What Main Class Entry Goes in Hadoop JAR Manifest Files?
Hadoop JAR manifests specify the main class for MapReduce driver execution, enabling seamless job submission—learn its role in packaging Hive & Pig projects for big data certification success.
Question
What is typically included in a JAR manifest for a Hadoop project?
A. The main class to be executed when the JAR runs
B. The HDFS directory structure
C. Configuration of Hive tables
D. The mapper and reducer source code
Answer
A. The main class to be executed when the JAR runs
Explanation
In Hadoop projects, the JAR manifest file (MANIFEST.MF) typically includes the Main-Class attribute specifying the fully qualified name of the driver class containing the main() method, enabling direct execution via “hadoop jar myproject.jar” without explicitly naming the class on the command line.
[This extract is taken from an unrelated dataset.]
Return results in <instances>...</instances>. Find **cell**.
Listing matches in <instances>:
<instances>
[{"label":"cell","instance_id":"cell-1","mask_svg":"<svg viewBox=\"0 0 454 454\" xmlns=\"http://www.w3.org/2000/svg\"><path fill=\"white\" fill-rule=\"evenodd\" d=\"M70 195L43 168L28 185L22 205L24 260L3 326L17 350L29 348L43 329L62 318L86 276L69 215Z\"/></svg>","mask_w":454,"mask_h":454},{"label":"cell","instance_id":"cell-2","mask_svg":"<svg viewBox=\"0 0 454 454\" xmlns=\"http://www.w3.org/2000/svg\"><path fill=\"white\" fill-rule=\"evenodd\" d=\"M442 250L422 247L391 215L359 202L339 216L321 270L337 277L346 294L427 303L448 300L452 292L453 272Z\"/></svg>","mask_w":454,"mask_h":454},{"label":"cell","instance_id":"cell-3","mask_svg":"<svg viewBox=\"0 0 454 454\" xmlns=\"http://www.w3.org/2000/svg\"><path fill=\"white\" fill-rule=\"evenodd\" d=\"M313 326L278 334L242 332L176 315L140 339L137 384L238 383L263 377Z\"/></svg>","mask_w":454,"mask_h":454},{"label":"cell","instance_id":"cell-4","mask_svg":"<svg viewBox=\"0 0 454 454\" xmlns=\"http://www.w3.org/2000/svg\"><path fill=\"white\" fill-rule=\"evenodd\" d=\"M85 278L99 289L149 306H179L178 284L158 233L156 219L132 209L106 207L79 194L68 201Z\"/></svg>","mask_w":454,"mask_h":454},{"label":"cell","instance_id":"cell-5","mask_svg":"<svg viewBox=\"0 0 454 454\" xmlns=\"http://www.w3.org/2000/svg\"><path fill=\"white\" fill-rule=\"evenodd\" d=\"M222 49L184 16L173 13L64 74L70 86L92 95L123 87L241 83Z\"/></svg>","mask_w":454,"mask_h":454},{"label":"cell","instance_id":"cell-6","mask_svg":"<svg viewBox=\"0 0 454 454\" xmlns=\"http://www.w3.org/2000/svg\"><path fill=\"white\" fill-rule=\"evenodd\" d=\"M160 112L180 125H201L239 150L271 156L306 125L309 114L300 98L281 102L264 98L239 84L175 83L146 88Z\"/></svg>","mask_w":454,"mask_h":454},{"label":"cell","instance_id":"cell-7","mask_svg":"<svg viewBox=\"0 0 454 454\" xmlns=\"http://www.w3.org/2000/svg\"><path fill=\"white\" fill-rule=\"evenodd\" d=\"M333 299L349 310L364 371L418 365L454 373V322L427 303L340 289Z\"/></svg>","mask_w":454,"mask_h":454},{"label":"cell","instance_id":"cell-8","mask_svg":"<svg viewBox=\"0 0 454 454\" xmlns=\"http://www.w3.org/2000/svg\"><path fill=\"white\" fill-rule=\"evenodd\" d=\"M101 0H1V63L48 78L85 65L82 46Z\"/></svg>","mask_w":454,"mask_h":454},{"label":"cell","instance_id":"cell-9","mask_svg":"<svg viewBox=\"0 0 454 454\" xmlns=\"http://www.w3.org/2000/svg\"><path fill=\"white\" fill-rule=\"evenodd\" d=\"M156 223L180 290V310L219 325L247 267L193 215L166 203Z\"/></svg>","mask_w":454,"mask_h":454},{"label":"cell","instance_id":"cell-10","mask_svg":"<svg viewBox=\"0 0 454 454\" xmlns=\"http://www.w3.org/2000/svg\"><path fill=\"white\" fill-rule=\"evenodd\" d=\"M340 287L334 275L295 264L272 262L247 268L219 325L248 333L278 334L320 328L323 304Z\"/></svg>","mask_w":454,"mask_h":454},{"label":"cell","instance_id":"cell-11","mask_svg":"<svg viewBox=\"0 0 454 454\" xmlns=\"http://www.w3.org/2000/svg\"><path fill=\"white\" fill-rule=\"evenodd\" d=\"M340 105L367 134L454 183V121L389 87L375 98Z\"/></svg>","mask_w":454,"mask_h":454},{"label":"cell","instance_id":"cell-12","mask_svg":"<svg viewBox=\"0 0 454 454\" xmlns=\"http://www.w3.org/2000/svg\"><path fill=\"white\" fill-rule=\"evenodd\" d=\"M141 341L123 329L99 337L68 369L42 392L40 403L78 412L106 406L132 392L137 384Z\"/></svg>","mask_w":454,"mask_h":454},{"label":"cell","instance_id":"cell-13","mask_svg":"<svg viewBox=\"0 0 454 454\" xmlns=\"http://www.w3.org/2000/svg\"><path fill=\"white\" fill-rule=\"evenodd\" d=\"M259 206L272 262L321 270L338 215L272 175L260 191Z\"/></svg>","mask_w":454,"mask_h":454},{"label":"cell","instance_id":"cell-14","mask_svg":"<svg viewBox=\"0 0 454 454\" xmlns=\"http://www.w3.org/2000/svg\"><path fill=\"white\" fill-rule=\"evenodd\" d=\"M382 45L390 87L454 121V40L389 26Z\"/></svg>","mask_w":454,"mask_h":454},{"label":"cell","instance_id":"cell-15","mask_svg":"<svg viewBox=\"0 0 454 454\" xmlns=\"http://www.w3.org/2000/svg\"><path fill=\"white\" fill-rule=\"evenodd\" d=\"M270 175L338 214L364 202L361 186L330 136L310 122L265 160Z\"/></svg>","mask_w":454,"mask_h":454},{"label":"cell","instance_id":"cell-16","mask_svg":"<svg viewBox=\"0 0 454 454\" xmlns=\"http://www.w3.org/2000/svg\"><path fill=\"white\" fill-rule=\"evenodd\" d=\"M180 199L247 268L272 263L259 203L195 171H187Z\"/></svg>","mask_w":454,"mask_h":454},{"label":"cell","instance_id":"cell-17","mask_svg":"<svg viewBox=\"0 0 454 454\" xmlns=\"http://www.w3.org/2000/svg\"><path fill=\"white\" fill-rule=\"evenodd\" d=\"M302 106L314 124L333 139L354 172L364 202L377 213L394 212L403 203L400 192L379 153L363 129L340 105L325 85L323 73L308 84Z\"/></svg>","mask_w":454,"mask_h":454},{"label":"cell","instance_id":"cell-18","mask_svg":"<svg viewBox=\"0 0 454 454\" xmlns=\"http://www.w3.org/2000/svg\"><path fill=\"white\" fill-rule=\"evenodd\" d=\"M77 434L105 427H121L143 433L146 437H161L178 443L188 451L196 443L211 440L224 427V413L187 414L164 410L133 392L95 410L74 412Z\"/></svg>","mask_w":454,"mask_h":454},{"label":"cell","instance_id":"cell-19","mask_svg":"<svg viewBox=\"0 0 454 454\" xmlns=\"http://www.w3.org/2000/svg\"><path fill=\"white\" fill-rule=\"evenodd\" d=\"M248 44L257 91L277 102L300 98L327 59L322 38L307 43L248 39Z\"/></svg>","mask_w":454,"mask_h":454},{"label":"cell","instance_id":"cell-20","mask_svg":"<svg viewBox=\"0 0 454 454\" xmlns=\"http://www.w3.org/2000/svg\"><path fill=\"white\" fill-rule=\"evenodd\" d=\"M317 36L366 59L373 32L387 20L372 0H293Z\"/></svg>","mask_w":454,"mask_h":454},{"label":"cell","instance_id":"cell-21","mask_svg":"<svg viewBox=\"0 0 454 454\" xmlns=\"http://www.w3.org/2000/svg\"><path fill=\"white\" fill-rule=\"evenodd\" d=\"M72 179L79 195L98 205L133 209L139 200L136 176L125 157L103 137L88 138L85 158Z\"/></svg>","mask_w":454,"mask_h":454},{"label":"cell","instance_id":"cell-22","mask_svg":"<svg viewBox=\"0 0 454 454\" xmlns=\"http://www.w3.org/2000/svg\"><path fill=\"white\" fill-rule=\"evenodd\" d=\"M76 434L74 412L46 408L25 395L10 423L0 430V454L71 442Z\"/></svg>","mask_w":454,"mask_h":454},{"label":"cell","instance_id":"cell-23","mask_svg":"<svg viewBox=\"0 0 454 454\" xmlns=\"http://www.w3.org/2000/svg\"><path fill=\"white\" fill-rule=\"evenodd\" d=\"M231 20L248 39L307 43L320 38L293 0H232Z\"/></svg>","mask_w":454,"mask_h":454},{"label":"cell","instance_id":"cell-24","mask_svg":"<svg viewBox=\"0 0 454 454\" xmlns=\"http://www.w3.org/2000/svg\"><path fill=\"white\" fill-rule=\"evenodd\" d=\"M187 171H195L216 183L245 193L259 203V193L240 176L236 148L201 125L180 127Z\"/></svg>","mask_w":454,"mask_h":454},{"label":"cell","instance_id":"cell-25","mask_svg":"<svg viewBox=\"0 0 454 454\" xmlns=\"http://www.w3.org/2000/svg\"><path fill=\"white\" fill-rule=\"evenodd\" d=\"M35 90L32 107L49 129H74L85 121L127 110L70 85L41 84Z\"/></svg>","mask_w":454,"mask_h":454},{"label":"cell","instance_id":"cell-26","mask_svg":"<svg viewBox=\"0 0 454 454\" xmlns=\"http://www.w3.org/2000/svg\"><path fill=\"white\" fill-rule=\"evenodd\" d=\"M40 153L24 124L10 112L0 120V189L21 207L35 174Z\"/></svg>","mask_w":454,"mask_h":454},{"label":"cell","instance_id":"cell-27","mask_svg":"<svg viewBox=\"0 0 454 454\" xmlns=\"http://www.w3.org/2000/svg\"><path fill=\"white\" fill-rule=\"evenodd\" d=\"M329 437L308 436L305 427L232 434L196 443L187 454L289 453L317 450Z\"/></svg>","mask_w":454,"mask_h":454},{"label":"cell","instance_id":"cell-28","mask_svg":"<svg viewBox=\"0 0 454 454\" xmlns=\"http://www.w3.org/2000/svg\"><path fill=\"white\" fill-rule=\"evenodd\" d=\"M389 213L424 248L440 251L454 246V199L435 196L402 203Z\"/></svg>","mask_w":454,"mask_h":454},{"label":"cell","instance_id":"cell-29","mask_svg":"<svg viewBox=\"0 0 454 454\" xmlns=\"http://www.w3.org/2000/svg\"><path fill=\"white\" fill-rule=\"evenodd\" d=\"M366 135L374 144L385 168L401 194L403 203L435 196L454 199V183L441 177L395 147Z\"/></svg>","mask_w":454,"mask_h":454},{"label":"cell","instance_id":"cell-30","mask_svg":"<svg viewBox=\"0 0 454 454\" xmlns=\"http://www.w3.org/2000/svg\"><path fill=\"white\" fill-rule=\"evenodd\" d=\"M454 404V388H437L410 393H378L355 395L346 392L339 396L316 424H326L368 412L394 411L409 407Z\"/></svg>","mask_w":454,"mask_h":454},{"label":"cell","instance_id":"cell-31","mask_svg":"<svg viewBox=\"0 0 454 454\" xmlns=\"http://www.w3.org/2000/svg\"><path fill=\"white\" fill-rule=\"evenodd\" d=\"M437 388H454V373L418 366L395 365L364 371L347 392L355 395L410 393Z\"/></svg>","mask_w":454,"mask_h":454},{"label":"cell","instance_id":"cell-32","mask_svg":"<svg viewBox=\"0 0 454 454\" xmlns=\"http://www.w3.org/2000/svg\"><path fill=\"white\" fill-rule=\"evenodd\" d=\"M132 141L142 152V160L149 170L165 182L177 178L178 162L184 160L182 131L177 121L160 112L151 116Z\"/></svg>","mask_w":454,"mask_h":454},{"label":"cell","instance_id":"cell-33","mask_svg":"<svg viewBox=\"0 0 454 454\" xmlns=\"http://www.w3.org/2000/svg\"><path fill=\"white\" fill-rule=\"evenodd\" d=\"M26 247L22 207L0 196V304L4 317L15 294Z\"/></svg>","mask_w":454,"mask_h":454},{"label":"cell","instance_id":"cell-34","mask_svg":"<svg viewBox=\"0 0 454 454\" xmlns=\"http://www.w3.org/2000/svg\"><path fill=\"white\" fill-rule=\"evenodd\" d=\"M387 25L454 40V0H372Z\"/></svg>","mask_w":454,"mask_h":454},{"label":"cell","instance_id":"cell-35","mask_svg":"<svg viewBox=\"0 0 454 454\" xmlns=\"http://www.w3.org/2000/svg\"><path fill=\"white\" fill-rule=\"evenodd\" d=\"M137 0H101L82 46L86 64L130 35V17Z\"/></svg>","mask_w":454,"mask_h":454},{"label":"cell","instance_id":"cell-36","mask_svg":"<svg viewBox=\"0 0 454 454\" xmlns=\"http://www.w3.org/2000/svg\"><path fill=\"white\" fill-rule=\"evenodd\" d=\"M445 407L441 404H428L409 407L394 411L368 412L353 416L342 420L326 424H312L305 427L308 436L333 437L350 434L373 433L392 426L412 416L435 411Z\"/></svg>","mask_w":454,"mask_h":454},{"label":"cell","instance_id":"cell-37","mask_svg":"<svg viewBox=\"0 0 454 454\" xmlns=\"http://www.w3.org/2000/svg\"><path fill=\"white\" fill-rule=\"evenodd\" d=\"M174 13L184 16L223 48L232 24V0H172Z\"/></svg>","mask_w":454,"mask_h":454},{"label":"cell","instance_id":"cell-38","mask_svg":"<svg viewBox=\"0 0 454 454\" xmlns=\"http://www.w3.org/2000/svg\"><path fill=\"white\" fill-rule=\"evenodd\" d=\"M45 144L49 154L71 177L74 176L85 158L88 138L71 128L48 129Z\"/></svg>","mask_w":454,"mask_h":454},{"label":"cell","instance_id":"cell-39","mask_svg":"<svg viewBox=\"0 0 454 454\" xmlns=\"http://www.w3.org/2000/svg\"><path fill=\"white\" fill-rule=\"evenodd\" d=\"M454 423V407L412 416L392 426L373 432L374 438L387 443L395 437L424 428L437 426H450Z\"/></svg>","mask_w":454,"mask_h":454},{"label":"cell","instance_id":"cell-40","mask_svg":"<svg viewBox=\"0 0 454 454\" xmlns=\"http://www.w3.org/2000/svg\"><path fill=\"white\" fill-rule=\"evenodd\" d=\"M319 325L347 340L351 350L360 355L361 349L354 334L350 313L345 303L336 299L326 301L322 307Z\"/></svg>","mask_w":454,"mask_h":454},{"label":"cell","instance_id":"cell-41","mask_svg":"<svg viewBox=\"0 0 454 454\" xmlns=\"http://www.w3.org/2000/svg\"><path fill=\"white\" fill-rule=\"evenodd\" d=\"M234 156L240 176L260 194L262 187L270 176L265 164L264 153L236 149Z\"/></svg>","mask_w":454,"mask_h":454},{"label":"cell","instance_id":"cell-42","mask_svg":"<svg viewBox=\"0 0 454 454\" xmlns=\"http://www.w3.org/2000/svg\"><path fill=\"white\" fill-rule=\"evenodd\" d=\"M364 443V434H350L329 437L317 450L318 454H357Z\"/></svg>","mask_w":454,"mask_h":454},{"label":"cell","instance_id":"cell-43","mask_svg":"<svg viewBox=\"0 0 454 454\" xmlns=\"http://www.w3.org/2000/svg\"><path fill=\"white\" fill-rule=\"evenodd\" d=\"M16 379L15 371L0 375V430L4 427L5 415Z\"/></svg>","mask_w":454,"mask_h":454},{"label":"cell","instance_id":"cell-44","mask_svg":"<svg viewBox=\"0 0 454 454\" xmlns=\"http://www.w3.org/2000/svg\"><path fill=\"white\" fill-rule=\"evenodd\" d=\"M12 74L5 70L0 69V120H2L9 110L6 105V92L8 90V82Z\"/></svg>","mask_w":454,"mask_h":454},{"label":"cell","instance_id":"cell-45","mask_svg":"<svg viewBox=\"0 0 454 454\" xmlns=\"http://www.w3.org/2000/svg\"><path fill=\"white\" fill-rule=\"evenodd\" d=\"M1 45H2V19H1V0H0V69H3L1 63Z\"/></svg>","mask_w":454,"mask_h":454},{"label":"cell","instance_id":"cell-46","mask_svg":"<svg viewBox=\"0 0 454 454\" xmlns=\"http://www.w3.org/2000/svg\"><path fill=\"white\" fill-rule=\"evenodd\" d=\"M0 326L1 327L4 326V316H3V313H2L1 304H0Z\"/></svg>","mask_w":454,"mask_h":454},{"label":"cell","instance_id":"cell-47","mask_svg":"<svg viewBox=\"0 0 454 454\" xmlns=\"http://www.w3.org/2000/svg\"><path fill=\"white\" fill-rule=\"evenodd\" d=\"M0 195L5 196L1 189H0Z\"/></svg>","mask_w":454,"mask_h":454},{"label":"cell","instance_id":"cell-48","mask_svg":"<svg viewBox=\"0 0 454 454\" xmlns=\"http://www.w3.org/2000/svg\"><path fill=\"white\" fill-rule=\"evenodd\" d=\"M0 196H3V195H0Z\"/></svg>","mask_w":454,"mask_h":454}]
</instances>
This entry point orchestrates MapReduce job configuration by setting Job parameters like input/output paths, mapper/reducer classes, data types (e.g., Text, IntWritable), number of reducers, and custom partitioners before submitting to the Hadoop cluster for distributed processing of large datasets such as customer complaints. Additional attributes like Class-Path may list dependencies, ensuring the JVM loads required libraries during execution, which is essential for packaging self-contained applications in Hive & Pig certification workflows.